EMPREINTES n°100

La question du genre dans l’athlétisme

par Lionel Vignes

Dans les années quarante, deux athlètes bordelaises, Jeanine Toulouse et Monique Drilhon ont été confrontées au cas particulier concernant la féminité de deux adversaires : Léa Caurla et Claire Brésolles.

 Jeanine Toulouse et Monique Drilhon furent dans les années 1940 les deux grandes championnes du sprint français.

Monique Drilhon, née à Bordeaux en 1922, licenciée au Bordeaux Étudiants Club, est en 1943 doublechampionne de France du 100 et 200 mètres, puis en 1946 médaillée d’argent du relais 4X100 aux championnats d’Europe d’Oslo, avec deux co-équipières dont nous reparlerons plus tard : Léa Caurla et Claire Brésolles.

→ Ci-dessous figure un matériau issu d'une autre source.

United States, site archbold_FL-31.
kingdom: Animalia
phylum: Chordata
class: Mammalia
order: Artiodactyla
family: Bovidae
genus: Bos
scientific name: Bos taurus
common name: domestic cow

Jeanine Toulouse naît à Lesparre en 1923. S’amusant à défier les garçons dans la cour de l’école, elle est rapidement repérée par Lacombes, l’entraîneur du Bordeaux Étudiants Club. Elle fut 10 fois championne de France et première française en 1949 à 12 secondes sur 100 mètres. Record qui appartenait à une certaine Léa Caurla en 12’’1 ! Elle était aussi une excellente hurdleuse, sélectionnée aux jeux olympiques de Londres de 1948 sur 80 m haies.

D’autres cas

La rencontre sur le chemin de leur carrière sportive en 1946,1947 et 1948 avec deux athlètes dont nous avons évoqué plus haut le nom, Léa Caurla et Claire Brésolles, donne à leurs parcours sportifs un caractère peu banal.

En effet, évènement exceptionnel dans ces années, leurs carrières sportives terminées Mesdames Caurla et Brésolles firent leurs transitions de genres respectivement à la mairie d’Étain (Meuse) et de Narbonne.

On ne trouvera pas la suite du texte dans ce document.